EXCERPT: Begin

The aforesaid decisions were cited for the proposition that an order of eviction based on consent of the parties is not necessarily void if the jurisdictional fact that is the existence of one or more of the conditions mentioned in the Tenancy Act were shown to have existed when the Court made the consent order. Satisfaction of the Court, which is no doubt a pre-requisite for the order of eviction, need not be by the manifestation borne out by a judicial finding. The Court needs to be satisfied about the grounds on which the order of eviction was based and before making an order for possession, the Court is under a duty to satisfy itself as to the truth of the landlord’s claim. However, if the tenant, in fact, admits that the landlord is entitled to possession of one or other of the statutory grounds mentioned the Act, it is open to the Court to act on such admission and make an order for possession in favour of the landlord without further enquiry.

In short, it is argued that the trial Court, at the time of deciding an application for stay, is required to be satisfied whether an arguable case has been made out to go for trial and if it satisfies such condition then the Court should grant a stay.

EXCERPT: End
DATASET CONTENT: Begin

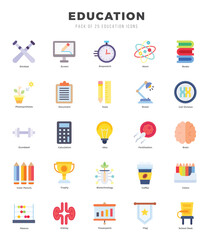Vector icons set of Education. Flat style Icons.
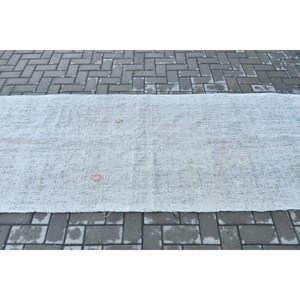 3.3x8.5 ft <b>Runner</b> Turkish <b>Rug</b>, Gray Southwestern Vintage <b>Rug</b> - Product Image 3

DATASET CONTENT: End

- [WORK REQUEST 1]:
In the excerpt, what may the Court do if the tenant admits that the landlord is entitled to possession on one of the statutory grounds in the Act?
- [WORK REQUEST 2]:
Summarize the excerpt in two sentences.

- [YOUR RESPONSE 1]:
The Court may act on that admission and make an order for possession in favor of the landlord without further enquiry.

- [YOUR RESPONSE 2]:
An eviction order made on the parties' consent is not necessarily void if one or more of the conditions in the Tenancy Act are shown to have existed when the Court made it, and the Court's required satisfaction need not take the form of a judicial finding, so a tenant's admission of the landlord's statutory entitlement lets the Court order possession without further enquiry. It is also argued that a trial Court deciding a stay application should grant the stay if it is satisfied that an arguable case has been made out to go to trial.